Any strides made by UNLV's football team this season might have its coaches confident that their program is standing at the doorstep of much better days, but results suggest the Rebels still dawdle well beyond property lines. You can get to two wins a lot of ways. It's still two wins.

It's an uncomfortable truth to accept for a head coach who has produced just six victories in three years, but it's one Mike Sanford must immediately remedy or face the certainty someone else will be afforded the chance to finish what he began.

"I don't believe at all in setting a number of wins for any season because then the talk becomes of certain games the outside perception thinks you should win and certain ones it doesn't think you should, and none of it means a hill of beans to what happens in those 31/2 hours during a game," Sanford said. "Having said that, we have a tremendous sense of urgency. We have very high expectations for next year. I have very high expectations. That's the bottom line."

This really is: Next year, from a welcoming schedule that includes seven home games, Sanford must manufacture a record that presents the Rebels an opportunity to play in the postseason. Six wins. Seven. It's not as much about a specific number as it is substantial advancement.

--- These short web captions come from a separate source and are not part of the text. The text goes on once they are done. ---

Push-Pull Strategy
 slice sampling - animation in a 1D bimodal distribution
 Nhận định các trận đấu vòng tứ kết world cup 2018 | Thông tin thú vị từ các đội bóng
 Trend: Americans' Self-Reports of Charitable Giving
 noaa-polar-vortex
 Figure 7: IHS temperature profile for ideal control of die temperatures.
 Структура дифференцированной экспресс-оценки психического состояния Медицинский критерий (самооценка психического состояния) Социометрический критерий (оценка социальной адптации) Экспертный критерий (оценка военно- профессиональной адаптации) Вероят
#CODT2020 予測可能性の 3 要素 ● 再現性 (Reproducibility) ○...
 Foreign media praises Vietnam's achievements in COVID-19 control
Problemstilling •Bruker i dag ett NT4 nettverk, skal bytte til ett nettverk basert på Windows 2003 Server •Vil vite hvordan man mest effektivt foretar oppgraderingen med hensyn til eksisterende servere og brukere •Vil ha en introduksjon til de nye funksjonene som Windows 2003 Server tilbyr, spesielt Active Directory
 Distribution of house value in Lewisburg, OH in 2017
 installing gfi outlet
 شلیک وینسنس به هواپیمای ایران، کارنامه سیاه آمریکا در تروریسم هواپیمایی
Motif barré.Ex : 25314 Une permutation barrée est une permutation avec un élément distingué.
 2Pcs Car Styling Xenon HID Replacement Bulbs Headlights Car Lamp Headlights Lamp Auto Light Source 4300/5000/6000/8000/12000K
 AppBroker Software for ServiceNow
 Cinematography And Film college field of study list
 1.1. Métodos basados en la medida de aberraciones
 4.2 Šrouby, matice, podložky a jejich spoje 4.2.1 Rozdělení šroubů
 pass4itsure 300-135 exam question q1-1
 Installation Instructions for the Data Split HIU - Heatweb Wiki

In other words, the overall record isn't as significant as it is the Rebels are actually playing meaningful games when basketball practice opens in mid-October.

It's the only way to approach things unless those who run UNLV's athletic department want to lose the last few devoted souls who still believe that seemingly permanent dark cloud hovering above the football program will one day move and allow sunlight to touch the Rebels for the first time in nearly a decade.

The team could fail miserably again and a coaching move could be made and it's likely UNLV would not find someone as amicable as Sanford. It might not discover a more devoted person to making things right, but a 6-29 record over three seasons suggests it could hire a better head coach.

It's up to Sanford to prove that notion wrong next season, to verify athletic director Mike Hamrick didn't make a colossal blunder when picking him to rebuild the Rebels. As it is, the jury might still be out, but be assured more than one vote has been taken and there remains just a few steadfast holdouts on Sanford's side. He's no dummy. He understands how the game works.

Seventeen starters return, but that's no guarantee the offense will score more or the defense will make more stops or special teams won't again be a disaster after coaches proclaimed they would be among the Mountain West Conference's finest groups or the level of discipline in terms of personal fouls won't continue to be that of grade-schoolers on sugar highs.

Everything is on Sanford to finally produce, as it should be. It's called being a head coach. Postgame comments about players not executing should immediately be replaced with what he and his staff could have done better to prepare UNLV, as should any reference to youth.

There are obstacles in every program. Eventually, unfairly perhaps, it must only be about winning games. UNLV has reached that point.

It's a task Sanford and his team will at least begin alone next year, except for those few remaining faithful souls still searching for sunlight.

The Rebels can't sell a 6-29 coach to anyone entering next season. They lack the kind of marquee player (Frank Summers is a nice Mountain West running back, but not of elite stature nationally) successful ticketing campaigns are built around. The home schedule (Utah State, Iowa State and UNR in nonleague games and no Brigham Young or Utah in conference) is about as attractive as your standard Nick Nolte mug shot.

One good thing could come of such an inability to advertise: Sanford can use every imaginable "us against the world" speech when motivating his team because the concept won't be far from the truth.

But the only way to emerge from this mess and continue his goal of building UNLV into a decent program beyond next season should be to become bowl eligible in 2008.

Four years is enough to expect as much.

"This program is improving, regardless of the record," Sanford said.

Which means what?

That in three seasons, they have gone from awful to merely bad? That's not good enough, at least not for anyone you're asking to open a wallet.